Medication Allergy Simplified

Introduction

Adverse reactions to medications are common. They are divided into predictable adverse reactions, which account for more than 75% of medication adverse effects and unpredictable adverse reactions that account for the rest. Anticipated adverse reactions are understood based on known pharmacological properties of drugs and can potentially be avoided by reading medication literature carefully. Examples of predictable adverse reactions include Overdose (liver failure from taking too much Tylenol or NSAIDs), Side effects (sedation from Benadryl or palpitations and insomnia from Sudafed), Secondary or indirect effects (yeast infections from using antibiotics) and Medication interactions (simultaneous use of erythromycin and theophylline or digoxin make blood levels of the later go up).

Unpredictable adverse reactions to medications, on the other hand, depend on known and unknown genetic and immunological factors in a given patient and may not always be preventable. Examples include ringing in the ears after taking a single tablet of aspirin, anemia after taking certain medications in patients with G6PD deficiency (an enzyme deficiency affecting red blood cells in people of Mediterranean descent) or sudden development of allergy to penicillin after using it for many years without any problem.

Medication Allergy

Development of medication allergy depends on previous exposure to a drug or related drugs. Following such exposure, the immune system of the patient is sensitized to the drug. Following second or subsequent exposure to the same or similar drugs, immunologically mediated tissue injury takes place.

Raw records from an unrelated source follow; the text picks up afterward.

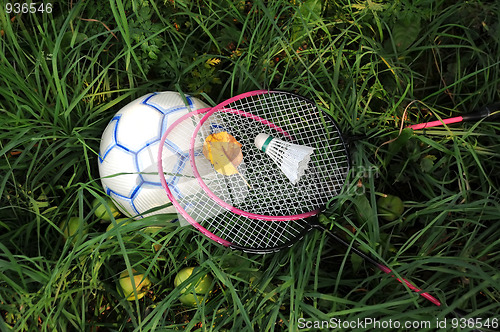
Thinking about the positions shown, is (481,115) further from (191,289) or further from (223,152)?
(191,289)

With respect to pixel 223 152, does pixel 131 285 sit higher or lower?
lower

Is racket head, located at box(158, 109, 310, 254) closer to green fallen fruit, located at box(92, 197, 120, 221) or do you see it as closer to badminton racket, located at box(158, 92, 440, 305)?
badminton racket, located at box(158, 92, 440, 305)

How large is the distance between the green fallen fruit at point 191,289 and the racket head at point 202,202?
19cm

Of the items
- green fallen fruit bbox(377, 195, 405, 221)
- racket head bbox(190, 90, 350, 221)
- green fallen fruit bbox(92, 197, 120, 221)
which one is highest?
racket head bbox(190, 90, 350, 221)

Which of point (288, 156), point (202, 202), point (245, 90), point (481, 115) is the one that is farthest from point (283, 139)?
point (481, 115)

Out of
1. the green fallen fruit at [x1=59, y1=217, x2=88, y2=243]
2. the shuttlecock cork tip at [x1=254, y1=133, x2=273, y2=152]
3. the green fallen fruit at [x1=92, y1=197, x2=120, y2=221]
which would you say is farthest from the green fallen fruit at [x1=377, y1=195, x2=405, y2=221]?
the green fallen fruit at [x1=59, y1=217, x2=88, y2=243]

This can take four forms- Immediate development of itching, rash, hives, swelling or anaphylaxis (type 1), drop in the number of different blood cells or kidney damage over days or weeks into treatment (type 2), skin rash, swelling, joint pain and swelling, swollen lymph nodes or appearance of protein in the urine 7-10 days into treatment (type 3) or measles-like rash late during treatment (type 4). The original exposure may be apparent (prior history of taking penicillin or sulfa-based medications) or may not be obvious. Examples of the later include patients who developed penicillin allergy from exposure to penicillin in cow’s milk from cows which were treated for mastitis with penicillin or women who developed allergy to certain anesthesia medications from previous exposure to certain cosmetics.

Allergic vs. pseudoallergic reactions

Aspirin and NSAIDs cause pseudo-allergic or anaphylactoid reactions (hives, swelling and asthma) by causing overproduction of leukotrienes (inflammation-inducing chemicals) in some people. X-ray dyes and narcotic pain medications cause acute allergic reactions by directly (without the need for an allergic IgE antibody) activating complement (a group of proteins in the blood) and or individual cells in tissues (mast cells). Some blood pressure medications (ACE inhibitors or Angiotensin receptor blockers) can cause swelling of different parts of the body by less well-understood mechanisms. These reactions can occur the very first time after using such medications. Skin testing is not useful in the diagnosis of such reactions.

Diagnosis

Adverse reactions to medications are often diagnosed by taking a very detailed history from the patient. This includes nature of adverse reaction, time interval between taking the medication and the onset of symptoms, medication dose, what other medications the patient was taking (prescription and OTC), history of prior exposure to the same or similar drugs and presence of other allergic disorders (hay fever, asthma, eczema and allergy to foods, latex, insects or medications) in the patient or other family members.

Physical examination may reveal presence of hives, rash, itching, skin or mucous membrane blisters, swelling of different body parts, skin peeling, swollen lymph glands, swollen and painful joints enlarged liver, jaundice, abnormal findings on auscultation over lungs or heart and or presence of blood, eosinophils and protein in the urine.

If the history or examination suggests possible adverse reaction to a medication, your doctor may stop the suspected medication to assess its impact, and or order further testing including blood count, liver and kidney function tests, Chest x-ray, and or urinalysis. In some particular situations, allergy skin testing and medication challenge studies may be warranted under specialist medical supervision. However, it should be emphasized that allergy skin testing not be available for many medications at this time.

Treatment and prevention

Avoiding the offending medication and related drugs is all that is required in most situations. In particular unique and exceptional cases, medication desensitization is possible and is required. Medication allergy is common in some families and patients. Such people should avoid unnecessary exposure to medications (antibiotics for example) unless clearly required (throat culture positive for strep for example) and complete a full course of treatment when prescribed. Frequent and intermittent use of antibiotics can cause more antibiotic allergies. Regular hand washing, frequent use of hand sanitizers, taking yearly influenza vaccination and other required vaccines and avoiding sick people may help prevent the development of recurrent infections and the need for antibiotics. Adhering to instructions from your pharmacist or doctor is important. Regular clinical and or laboratory monitoring is indicated for patients starting new medications. Keeping careful documentation of events and immediate reporting to your doctor about any adverse reactions will lead to better diagnosis and a better outcome for you.